December 04, 2011

In the December issue of The American Conservative, Gary L. Gregg defends the Electoral College as an integral part of the “Founders’ design.”

Gregg goes after the proponents of the National Popular Vote plan, a group accused of trying to nationalize presidential elections. He says they have carried out a “stealthy and disciplined state-by-state campaign” to undo a wise safeguard against hell breaking loose, and they have thus far won approval for their plan in eight states and the District with the aid of 2,100 presumably misguided state legislators. It’s not entirely clear what’s “stealthy” about a plan that lots of state legislatures are already earnestly debating.

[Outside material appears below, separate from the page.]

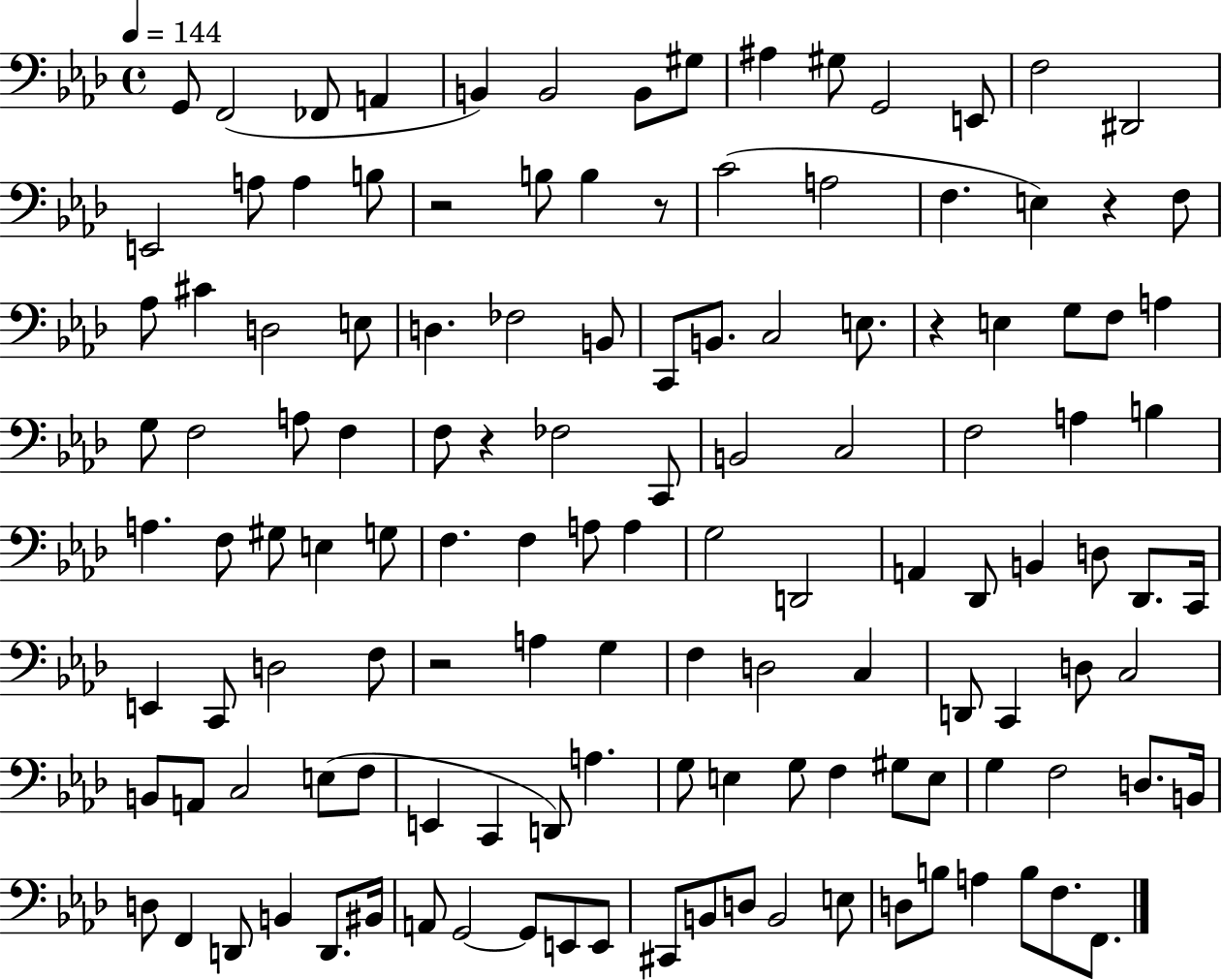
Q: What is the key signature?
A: AES major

Gregg has a thing for the now-threatened Twelfth Amendment, which was passed in 1804 to deal with the “problematic election” of Thomas Jefferson in 1800. This problem first erupted with the disputed election of John Adams in 1796. It was then that the original electoral plan in Article II, Section 1 of the Constitution came under fire. Under this plan, electors from every state cast two votes for president, and the candidate with the second-highest total was awarded the vice-presidency. Under deadlocks, the election was turned over to the House. Rivals for the presidency—some of whom such as Adams and Jefferson hated each other’s guts—could and did hold the #1 and #2 spots in the executive branch. The Twelfth Amendment, which Gregg praises to the skies, awarded state electors only one vote and required the candidates for president and vice president to run separately. It arranged for a more expeditious settlement of deadlocks which had to be handed over to the House of Representatives for a final judgment. In time vice-presidential candidates ceased to run separately because the two national parties started running vice-presidential and presidential nominees on the same ticket.

“It’s silly to pretend that the two-party monopoly has encased us in a permanent centrist cocoon between two evil extremes. We’ve obviously moved away from what used to be the center—mostly toward the left.”

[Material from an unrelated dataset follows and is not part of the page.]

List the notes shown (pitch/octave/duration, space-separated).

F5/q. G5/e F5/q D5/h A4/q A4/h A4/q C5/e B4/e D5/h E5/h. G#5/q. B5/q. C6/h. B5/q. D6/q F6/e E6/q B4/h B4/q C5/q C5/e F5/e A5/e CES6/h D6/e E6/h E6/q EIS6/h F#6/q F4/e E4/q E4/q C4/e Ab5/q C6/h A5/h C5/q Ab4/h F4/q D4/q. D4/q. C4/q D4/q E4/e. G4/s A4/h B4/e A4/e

Gregg maintains that the Electoral College provided for a balance between “competing values” at stake in creating the president’s office. The college is based on “recognition that the people and their communities are the ultimate source of power,” but it “encourages the president to be sufficiently independent so that he could act his part with vigor and resolve.”

Gregg’s defense doesn’t speak to me—or, as the Germans would put it, it “couldn’t lure a dog behind the oven heat.” The Amendment harkens back to another society, one which approached elections very differently than we do. In 1789 electors were selected by state legislatures in seven out of thirteen states. It was entirely up to the state assemblies to decide how the electors were picked. This remained the case until many decades after the founding. Until the federal government began taking control of the situation after the Civil War, voting usually excluded women, vagrants, and sometimes people of color.

Defending the Electoral College as it now functions is not the same as upholding the principle of ordered liberty as understood in 1789. Like Madison and Hamilton, one can certainly be for limited government, dual sovereignty, and balance of power without having to defend a system of organizing presidential elections that in no way addresses such modern problems as an overly centralized executive regime and two privileged national parties that monopolize presidential races.

Gregg imagines that the two-party monopoly leads to moderation, and he views the EC as a necessary means to avoid having “the most extreme elements of each party empowered.” Further: “Without the moderating system [furnished by the duopoly in American politics], the extremes of each party would be empowered to blackmail more prudent candidates.”

Indeed we should rejoice over these government-sponsored two parties. If we didn’t have a system that “exaggerates” each major party’s victory, we’d be in a real pickle: “Our politics would be moved out of the center,” a situation that, we are warned, would create chaos. Our elections would degenerate into a “Jamaican limbo dance,” with eccentric figures like Ross Perot popping up all over the presidential landscape. (I’ve no idea what a Jamaican limbo dance is, but I’m sure it’s something quite nasty.)

In Gregg’s nightmare scenario, absent the Electoral College our politics would be shifted from the center in ways that would radicalize “the Democratic Party, as the path to the presidency became one where smaller states and rural areas could be ignored with impunity.” Have I been looking at the wrong political landscape? Does President Obama represent the “center” that the Electoral College is keeping alive? The “center” has been moving leftward since I was a kid in the 1950s. It’s silly to pretend that the two-party monopoly has encased us in a permanent centrist cocoon between two evil extremes. We’ve obviously moved away from what used to be the center—mostly toward the left.